# Accunock



## xXStanXx (May 18, 2007)

If I were ordering arrows, I would gladly pay an extra $9 to have the arrows equipped with Accunocks. I've been shooting them for the last couple of years and love them. Although I may not notice the benefits of them, they sure don't take away from performance and they are tough as nails and I've never had a problem with them. A quick thing you might want to clarify, do you sell shafts by the half dozen, dozen, both, or do you also sell in "odd" numbers (ie someone needs like 3)? I know at my local archery shop I probably pay like $9 or something ridiculous like that for a 3 pack of them, so if you did $9 to have a dozen shafts, that's a bargain.


----------



## Slugman (Jan 12, 2010)

*Accunocks*

Thanks for the feedback, I will likely be adding them to my inventory.

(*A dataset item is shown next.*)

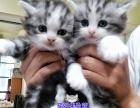 良心繁育美短英短蓝猫短毛猫加白起司猫渐层宠物猫预定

I know a good number of guys like to exercise some caution when it comes to new product, so I will plan on being flexiable if guys just want to purchase half a dozen or less. It will be shafts only to start (nocks and inserts included) with future options to include fully tuned and ready to shoot arrows. Now if I could only figure out how to post those pics, probably to large a file, any help?


----------



## JDoupe (Dec 9, 2006)

*Robinhood Pics....*

Pics posted for Slugman...


----------



## Slugman (Jan 12, 2010)

Thanks J, that one is going on the wall!


----------